I’d travelled past The Wellesley many times, apparently, without knowing of its existence. It’s easily done. When driving through Knightsbridge your concentration is naturally on the traffic and in the rare moments of calm your gaze naturally falls on Hyde Park rather than the hotels sitting back from the road. All of which made its discovery that much sweeter.
And it’s a real gem. Boutique-sized (36 rooms) though it may be, with an intimate dining room and a jazz lounge, it has a much bigger, ‘grand hotel’ hotel feel; it could be the staff – impeccably turned out, scrupulously attentive, or the ambience, which has a touch of the roaring twenties about it. It boasts the largest cigar humidor of any hotel in Europe (although despite a few sniffy online reviews moaning about the smell of cigar smoke I couldn’t detect any lingering odour – probably due to the fact that the partaking occurs on a smoking terrace). Opposite the humidor is a cocoon-like bar, the walls of which are crammed with spirits of every possible flavour and hue, atmospherically lit and almost magnetically alluring.

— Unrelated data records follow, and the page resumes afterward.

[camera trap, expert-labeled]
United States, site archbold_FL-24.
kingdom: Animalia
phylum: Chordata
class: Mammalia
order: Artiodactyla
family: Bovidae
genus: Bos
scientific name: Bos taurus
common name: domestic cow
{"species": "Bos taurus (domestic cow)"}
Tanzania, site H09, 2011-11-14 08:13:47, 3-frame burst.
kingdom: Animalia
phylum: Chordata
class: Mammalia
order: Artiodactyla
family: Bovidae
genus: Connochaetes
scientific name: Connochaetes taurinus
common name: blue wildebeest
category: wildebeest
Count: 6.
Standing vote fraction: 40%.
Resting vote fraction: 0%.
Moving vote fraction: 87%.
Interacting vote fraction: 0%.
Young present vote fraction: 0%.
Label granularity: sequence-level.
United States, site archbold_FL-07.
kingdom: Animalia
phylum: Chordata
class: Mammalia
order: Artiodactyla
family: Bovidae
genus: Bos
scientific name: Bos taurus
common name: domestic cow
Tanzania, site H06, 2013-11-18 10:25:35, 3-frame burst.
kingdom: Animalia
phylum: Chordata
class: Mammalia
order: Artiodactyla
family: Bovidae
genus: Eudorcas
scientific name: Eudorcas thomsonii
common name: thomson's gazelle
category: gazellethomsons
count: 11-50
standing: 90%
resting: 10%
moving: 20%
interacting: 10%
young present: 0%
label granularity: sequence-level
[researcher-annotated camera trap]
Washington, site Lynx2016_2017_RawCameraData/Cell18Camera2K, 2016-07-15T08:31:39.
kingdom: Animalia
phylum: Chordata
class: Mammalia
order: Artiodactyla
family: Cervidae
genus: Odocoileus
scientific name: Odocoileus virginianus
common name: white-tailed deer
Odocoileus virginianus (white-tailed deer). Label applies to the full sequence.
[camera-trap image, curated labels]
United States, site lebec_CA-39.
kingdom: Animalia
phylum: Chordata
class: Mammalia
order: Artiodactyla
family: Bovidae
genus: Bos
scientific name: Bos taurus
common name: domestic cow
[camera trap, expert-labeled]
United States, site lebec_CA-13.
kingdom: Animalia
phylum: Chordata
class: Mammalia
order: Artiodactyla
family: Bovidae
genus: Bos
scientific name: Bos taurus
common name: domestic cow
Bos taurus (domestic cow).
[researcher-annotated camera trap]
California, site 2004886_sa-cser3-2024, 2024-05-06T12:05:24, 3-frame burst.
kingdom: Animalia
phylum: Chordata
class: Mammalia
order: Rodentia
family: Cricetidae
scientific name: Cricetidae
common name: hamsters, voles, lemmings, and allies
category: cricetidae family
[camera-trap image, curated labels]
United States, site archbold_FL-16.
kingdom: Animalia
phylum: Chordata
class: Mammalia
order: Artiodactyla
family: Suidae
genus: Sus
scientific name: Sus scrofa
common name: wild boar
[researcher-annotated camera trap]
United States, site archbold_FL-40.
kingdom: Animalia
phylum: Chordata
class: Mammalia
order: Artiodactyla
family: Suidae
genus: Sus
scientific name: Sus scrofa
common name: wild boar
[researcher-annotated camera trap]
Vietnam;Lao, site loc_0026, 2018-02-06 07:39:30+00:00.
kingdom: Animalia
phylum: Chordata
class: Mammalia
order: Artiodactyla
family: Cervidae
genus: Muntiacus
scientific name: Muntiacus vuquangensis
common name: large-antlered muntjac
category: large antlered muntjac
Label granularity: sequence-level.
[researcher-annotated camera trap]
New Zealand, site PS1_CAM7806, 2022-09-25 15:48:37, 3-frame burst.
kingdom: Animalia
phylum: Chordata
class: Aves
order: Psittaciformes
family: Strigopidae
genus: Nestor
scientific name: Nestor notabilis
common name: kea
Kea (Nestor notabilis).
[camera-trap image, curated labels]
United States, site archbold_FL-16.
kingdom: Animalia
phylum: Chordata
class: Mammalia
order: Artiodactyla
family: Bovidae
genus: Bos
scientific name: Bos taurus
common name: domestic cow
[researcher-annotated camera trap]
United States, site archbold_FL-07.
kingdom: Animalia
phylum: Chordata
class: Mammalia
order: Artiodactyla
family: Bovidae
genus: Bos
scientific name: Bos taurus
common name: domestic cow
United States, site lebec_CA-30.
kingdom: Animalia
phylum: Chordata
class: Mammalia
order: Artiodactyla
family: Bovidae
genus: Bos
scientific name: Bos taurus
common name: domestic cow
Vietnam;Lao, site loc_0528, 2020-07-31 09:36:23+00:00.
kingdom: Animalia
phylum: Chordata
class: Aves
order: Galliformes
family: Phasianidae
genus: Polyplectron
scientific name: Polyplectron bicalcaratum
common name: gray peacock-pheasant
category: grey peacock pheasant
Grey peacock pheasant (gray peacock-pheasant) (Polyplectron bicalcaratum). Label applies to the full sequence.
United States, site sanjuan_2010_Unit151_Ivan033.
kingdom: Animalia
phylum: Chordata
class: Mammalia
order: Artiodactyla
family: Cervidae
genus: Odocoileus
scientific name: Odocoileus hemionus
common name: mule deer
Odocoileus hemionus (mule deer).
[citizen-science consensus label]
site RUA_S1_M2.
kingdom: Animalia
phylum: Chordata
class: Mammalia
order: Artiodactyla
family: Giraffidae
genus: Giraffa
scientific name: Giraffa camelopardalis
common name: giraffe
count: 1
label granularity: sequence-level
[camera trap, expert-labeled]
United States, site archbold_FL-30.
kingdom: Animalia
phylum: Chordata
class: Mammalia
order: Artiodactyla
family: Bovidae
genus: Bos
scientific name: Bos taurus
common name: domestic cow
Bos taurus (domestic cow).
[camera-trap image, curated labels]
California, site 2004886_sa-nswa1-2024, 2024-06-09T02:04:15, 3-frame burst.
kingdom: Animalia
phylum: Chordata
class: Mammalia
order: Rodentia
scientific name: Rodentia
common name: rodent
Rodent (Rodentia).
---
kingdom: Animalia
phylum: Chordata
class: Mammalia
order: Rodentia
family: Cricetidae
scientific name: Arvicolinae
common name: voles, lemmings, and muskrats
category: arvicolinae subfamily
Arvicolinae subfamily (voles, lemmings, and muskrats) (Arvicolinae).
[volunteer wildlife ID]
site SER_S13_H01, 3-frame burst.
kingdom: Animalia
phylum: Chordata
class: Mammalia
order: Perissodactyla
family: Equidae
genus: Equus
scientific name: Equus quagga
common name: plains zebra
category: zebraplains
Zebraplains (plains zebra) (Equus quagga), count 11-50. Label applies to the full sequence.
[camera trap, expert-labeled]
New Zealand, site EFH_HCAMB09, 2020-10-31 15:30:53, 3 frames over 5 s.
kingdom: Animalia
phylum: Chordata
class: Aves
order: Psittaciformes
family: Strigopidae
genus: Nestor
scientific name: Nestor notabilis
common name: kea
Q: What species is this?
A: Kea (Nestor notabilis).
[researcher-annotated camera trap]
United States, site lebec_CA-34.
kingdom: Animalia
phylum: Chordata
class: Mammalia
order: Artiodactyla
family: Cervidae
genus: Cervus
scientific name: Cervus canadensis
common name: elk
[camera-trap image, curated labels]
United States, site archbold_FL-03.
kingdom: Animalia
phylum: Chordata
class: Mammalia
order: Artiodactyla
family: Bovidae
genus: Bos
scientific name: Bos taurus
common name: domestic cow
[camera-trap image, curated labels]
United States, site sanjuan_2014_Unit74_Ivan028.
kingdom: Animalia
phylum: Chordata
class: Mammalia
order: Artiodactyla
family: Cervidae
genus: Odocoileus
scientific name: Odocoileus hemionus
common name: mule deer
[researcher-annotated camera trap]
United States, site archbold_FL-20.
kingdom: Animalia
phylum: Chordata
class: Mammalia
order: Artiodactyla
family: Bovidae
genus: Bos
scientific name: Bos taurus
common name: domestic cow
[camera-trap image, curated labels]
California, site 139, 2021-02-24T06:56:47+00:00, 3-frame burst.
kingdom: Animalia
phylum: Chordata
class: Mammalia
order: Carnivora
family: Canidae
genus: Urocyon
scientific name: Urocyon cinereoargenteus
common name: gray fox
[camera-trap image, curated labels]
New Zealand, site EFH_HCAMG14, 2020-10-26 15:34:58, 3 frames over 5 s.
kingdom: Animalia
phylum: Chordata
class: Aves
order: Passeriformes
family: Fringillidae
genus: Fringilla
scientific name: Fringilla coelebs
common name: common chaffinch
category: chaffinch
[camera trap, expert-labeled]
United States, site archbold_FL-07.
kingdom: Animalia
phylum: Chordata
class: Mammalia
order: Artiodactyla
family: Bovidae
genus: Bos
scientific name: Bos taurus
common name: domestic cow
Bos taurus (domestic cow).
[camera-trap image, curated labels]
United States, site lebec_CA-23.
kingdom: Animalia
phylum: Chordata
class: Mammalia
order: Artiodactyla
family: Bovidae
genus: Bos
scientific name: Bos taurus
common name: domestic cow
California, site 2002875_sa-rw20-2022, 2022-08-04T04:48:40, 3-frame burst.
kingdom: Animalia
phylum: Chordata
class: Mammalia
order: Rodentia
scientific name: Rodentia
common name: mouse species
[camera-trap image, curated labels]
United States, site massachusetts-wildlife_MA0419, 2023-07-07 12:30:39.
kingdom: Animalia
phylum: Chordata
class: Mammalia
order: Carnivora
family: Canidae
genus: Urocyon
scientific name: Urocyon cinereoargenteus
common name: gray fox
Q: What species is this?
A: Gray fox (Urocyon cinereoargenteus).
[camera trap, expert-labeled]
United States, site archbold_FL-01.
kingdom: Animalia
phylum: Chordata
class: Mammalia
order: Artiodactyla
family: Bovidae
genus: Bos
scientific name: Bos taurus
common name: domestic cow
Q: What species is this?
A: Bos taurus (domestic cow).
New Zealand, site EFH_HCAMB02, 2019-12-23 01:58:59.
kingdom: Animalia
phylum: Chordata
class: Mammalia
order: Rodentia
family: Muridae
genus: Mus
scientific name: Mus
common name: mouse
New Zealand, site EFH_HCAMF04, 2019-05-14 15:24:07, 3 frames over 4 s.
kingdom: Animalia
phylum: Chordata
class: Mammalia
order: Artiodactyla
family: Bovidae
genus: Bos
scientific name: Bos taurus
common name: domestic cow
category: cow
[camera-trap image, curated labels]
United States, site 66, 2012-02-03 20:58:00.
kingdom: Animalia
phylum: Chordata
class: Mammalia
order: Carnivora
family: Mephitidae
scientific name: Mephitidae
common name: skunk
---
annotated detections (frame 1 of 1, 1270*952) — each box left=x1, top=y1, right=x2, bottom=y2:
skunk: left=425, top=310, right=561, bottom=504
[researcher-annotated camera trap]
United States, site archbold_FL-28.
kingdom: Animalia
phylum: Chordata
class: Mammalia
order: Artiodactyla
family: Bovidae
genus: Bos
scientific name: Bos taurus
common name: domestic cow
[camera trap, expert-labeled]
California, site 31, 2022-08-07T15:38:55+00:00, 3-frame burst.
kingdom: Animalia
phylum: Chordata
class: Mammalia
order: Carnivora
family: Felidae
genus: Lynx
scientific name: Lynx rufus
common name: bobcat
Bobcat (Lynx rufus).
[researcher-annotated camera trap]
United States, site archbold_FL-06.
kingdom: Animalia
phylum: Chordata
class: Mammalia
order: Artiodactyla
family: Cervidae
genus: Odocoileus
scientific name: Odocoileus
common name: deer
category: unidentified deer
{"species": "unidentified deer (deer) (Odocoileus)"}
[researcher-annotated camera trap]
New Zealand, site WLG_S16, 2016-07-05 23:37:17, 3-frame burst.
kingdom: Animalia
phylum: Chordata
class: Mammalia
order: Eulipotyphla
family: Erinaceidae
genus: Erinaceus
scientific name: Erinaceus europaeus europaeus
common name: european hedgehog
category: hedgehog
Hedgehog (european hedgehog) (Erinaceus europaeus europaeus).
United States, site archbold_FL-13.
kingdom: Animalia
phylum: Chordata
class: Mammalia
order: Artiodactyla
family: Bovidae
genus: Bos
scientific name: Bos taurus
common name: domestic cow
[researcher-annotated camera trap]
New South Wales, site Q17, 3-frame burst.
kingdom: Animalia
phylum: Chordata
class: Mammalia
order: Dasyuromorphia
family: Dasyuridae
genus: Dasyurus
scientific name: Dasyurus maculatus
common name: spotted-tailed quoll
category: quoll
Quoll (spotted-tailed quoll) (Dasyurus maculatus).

We stayed in the Noel Coward suite, a beautifully-appointed space with extravagantly marbled bathroom complete with a wonderful ‘slipper’ bath, a main room with a wall-mounted TV, semi-circular sofa and an adjoining bedroom with a luxurious king size bed bedecked with pillows and cushions, and another wall-mounted telly. Oh, I forgot, the bathroom also had a TV. So uninterrupted viewing of Star Wars as we moved from room to room in preparation for dinner. My crumpled shirt was deftly removed by the concierge and it reappeared ten minutes later in pristine condition; had we been planning to take in a show, we were told by staff that there is a luxury car on hand to provide a free ‘taxi’ service, if it is not already in use (not bookable – first come first served).
As mentioned earlier, the dining room is intimate, with three or four occupied tables, and somehow we feel as though we’re sitting down to dinner on a private ocean liner. So it seemed appropriate that we both plumped for seafood starters: my partner chose seared scallops, tomato, mozzarella and basil (£22, “very, very good”) while I went for the Cornish crab salad with black rice, aioli and seaweeds (£24), which was delicious – the crab was creamy and slightly chilled, and the accompaniments added fantastic texture and taste.
My other half ordered Dover sole for her main and was surprised to be presented with what looked like two batons; I asked what that style was called and a waiter looked temporarily nonplussed before replying, not completely convincingly but with straightforwardness, “rolled”. Anyway, the sole was served with crispy asparagus, wild mushrooms and “zesty” lemon verbena sauce (£44) and went down a treat. I was torn between the Scottish beef fillet and the roasted loin of lamb, but finally chose the suckling pig with artichokes and quince jelly (£28), which was mouth-wateringly tender and sweet.
By now the chanteuse had warmed up in the jazz lounge across the way, making increasingly impossible jazz demands (“Cry Me a River! Fly Me to the Moon!!”) and we were desperately searching for some extra space to do justice to the puddings. Mission accomplished, I elected the lemon tart with sesame seed meringue and sour cherry ice cream (£12.50), which was a flavour carnival, while my partner went for the triple chocolate bavarois (“I’m not going to ask what a bavarois is, the clue here is ‘triple chocolate”) with mandarin sorbet (£12.50), which was rich and lush.
We had to split in the morning, after a superb night’s sleep, but if like me you’ve passed by the Wellesley without knowing, I’d recommend taking the time to treat yourself to a night of luxury at this hidden beauty.